* [TO DO] Pull every line with "States" from the entries below.

----------------

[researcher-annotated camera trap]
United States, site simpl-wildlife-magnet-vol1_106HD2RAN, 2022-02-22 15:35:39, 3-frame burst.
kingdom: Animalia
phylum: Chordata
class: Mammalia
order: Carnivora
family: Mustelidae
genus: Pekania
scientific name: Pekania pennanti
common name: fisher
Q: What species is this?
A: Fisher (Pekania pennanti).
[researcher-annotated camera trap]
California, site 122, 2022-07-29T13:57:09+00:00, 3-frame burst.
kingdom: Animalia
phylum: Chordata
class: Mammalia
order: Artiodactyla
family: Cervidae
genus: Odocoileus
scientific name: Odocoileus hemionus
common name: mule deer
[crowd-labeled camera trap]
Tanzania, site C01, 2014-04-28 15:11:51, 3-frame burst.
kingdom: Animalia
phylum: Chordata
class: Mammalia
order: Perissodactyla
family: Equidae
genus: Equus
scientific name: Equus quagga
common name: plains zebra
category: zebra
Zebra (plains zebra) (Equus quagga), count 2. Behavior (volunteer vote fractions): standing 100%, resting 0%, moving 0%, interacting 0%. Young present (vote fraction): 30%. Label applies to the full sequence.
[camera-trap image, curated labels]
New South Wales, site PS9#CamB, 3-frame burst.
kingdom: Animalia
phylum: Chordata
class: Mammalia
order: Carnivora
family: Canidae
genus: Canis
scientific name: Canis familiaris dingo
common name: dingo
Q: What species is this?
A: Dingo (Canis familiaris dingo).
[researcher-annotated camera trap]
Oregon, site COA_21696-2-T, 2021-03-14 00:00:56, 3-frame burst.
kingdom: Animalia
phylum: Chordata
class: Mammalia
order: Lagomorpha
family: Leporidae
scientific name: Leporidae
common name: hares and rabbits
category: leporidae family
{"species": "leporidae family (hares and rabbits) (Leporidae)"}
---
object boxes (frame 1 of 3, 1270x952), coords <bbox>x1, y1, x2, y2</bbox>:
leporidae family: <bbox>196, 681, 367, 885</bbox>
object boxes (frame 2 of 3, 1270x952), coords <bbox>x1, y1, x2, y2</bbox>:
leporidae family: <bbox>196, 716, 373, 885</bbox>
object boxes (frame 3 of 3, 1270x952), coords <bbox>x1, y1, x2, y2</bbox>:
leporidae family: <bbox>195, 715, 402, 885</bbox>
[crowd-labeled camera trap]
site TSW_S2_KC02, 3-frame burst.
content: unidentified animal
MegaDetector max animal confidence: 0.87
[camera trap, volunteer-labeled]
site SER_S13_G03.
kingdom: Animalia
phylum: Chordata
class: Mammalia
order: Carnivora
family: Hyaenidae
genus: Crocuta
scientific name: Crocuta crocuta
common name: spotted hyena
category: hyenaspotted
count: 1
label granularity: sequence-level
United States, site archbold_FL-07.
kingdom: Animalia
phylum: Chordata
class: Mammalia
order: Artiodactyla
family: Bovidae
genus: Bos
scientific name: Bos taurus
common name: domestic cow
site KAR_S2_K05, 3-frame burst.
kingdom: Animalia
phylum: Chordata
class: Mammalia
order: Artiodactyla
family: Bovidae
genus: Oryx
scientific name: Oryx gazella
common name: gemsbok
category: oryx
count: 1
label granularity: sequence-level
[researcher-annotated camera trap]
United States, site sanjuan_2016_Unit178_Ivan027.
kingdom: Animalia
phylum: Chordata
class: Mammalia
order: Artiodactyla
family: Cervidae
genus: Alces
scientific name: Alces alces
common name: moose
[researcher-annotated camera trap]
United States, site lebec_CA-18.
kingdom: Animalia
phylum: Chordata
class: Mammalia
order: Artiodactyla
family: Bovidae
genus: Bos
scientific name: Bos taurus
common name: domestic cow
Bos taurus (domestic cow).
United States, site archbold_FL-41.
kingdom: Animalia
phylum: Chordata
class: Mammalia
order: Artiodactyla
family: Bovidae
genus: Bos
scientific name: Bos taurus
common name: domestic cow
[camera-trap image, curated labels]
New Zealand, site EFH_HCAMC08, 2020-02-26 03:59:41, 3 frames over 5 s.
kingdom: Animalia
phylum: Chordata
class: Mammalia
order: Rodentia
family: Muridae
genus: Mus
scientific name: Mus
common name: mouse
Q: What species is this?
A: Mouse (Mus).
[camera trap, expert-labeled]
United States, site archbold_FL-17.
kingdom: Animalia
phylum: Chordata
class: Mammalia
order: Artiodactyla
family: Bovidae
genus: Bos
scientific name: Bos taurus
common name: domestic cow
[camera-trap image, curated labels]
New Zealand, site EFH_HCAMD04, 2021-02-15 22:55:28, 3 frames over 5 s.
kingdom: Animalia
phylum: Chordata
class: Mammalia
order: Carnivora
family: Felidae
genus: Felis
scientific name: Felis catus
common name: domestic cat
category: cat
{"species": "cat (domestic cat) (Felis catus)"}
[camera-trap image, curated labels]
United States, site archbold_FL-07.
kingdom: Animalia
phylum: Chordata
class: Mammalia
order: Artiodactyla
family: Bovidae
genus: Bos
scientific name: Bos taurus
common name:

----------------

* [OUTPUT]
United States, site simpl-wildlife-magnet-vol1_106HD2RAN, 2022-02-22 15:35:39, 3-frame burst.
United States, site archbold_FL-07.
United States, site sanjuan_2016_Unit178_Ivan027.
United States, site lebec_CA-18.
United States, site archbold_FL-41.
United States, site archbold_FL-17.
United States, site archbold_FL-07.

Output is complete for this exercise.